Мои дни

Саша Бронштейн
Мои дни протекают весьма странно. Даже более чем странно.
Утром я сплю столько, сколько пожелаю. Никуда не тороплюсь. Не пробуждаюсь по звуку будильника. Не вздрагиваю от стука ног-копыт соседей этажом выше, тяжелого рока этажом ниже. Никто не срывает с меня одеяло со словами: "Вставай, пора в школу". Мне не надо ежиться от холода, идти к умывальнику и, несмотря на утренний сумрак, холод, отсутствие аппетита, садиться за стол, давиться завтраком под торопливые указания есть быстро, поэтому что, дескать, хорошего работника видно по его умению живо расправляться с едой.
Никто не визжит, не капризничает в соседней комнате, врываясь резкими голосами в тишь медленного, сладкого пробуждения, что-то настойчиво требуя, с кем-то споря, никто не грохочет дверью.
Ничего этого нет. Всё тихо, спокойно, и за окном медленно встаёт большое мирное солнце, заливая лучами уютную комнату с горшком мяты на подоконнике.

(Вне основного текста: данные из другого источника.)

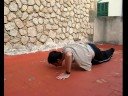 Training fight video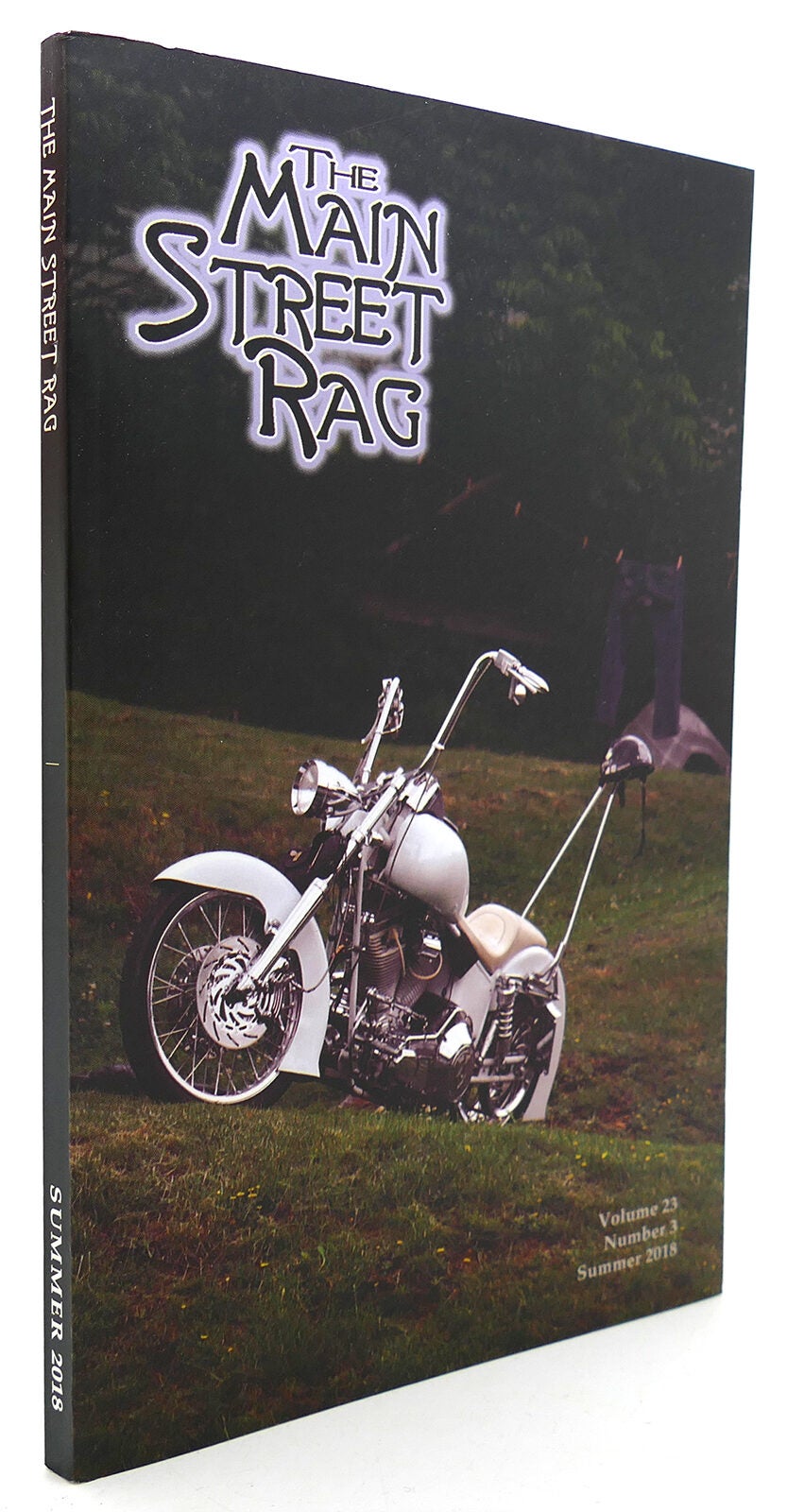 THE MAIN STREET RAG VOL. 23 NO. 3 SUMMER 2018 | M. Scott Douglass ...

Никто не говорит с упреком, что ночью я издавала резкие носовые звуки. И я никому не говорю, что ночью она или он храпел и не давал мне спать. Никто ночью рядом не ворочается. Не выпихивает ногами на край кровати. Не стягивает с меня одеяло. Не лезет ко мне с каким-то личным желанием, несмотря на то, что у меня такое желание вообще не возникает.  Никто на улице не говорит мне: "Я за тебя тревожусь, у тебя болезненный вид, глаза желтые, ты здорова?". Или: "О, как ты похудела. Ты наверное ничего не ешь? Надо поправляться". Или: "Как ты постарела". Или: "О, я ожидала, что ты после гриппа будешь выглядеть хуже, но вижу, что ты вроде ничего".
Мне не надо опасаться за свои острые коленки и парней,  изрекающих в их адрес: "Ну и ножки". Не надо ходить в гости, где хозяйка настаивает, чтобы я все выпила и все съела, а я не могу съесть все, так это мне много, а я с детства ем и пью мало. И где мелются, как  шарманка,  одни и те же упреки: "Почему ты такая худая? Мужчины таких не любят. Мужчины на кости не бросаются".
Можно спокойно сидеть в маршрутке, не прислушиваясь к бормотанию за моей спиной: "У неё красивый рот. Вот бы в него...".
Можно не тратить более зря время на беседы с старой приятельницей, раздающей беспардонные советы: "Что ж ты так себя запустила? Есть же прекрасные увлажняющие кремы, фирменные, французские, от морщин. Надо, надо заботиться о своей коже". Или: "Пора тебе сделать подтяжку. Все делают подтяжку. У меня есть знакомый хирург. Подтяжка омолаживает. Гарантия - три года".
Мне не надо больше днями, часами, годами зубрить правила, формулы, даты. Волноваться перед контрольной, зачетом, экзаменом. Завидовать вундеркиндам-отличникам.
Не надо выглядывать на школьной перемене мальчишку, который нравится, но он любит гонять мяч, и больше он ничего не любит. Не надо ждать звонка того, кого почему-то хочеться видеть в комнатных тапочках рядом с собой, а он сидит в тапочках рядом с другой.
Не надо ходить на работу, независимо от погоды, настроения, желания. Слушать глупые указания начальника, его безмозглые требования, язвительные замечания, не надо терпеть тупую бессловестность и покорность коллег.
Нет больше надобности заполнять бесконечные отчёты, подводить итоги рабочего процесса, видеть каждый день, многие годы одни и те же стены рабочего кабинета.
Никто не спрашивает больше меня постоянно, требовательно, мыла ли я руки, смыла ли унитаз, вытерла ли о коврик обувь. Никто не спрашивает меня, почему я надела эту кепку, эти брюки, эту куртку.
Никто мне не говорит больше: "Верни это платье в магазин, оно тебе не идёт".
Никто мне не говорит, что я бросаю много масла на сковородку, лью много соевого соуса в суши, бросаю много майонеза в салат оливье, злоупотребляю кетчупом, потому что это вредно.
Никто больше не стучит по батарее, когда я играю на пианино.
Так протекают мои дни. Хорошо ведь, не так ли? А почему - так? Потому что сначала что-то случилось с моим левым ухом. Прописанные доктором капли не помогли. Потом опухло правое. А потом я оглохла.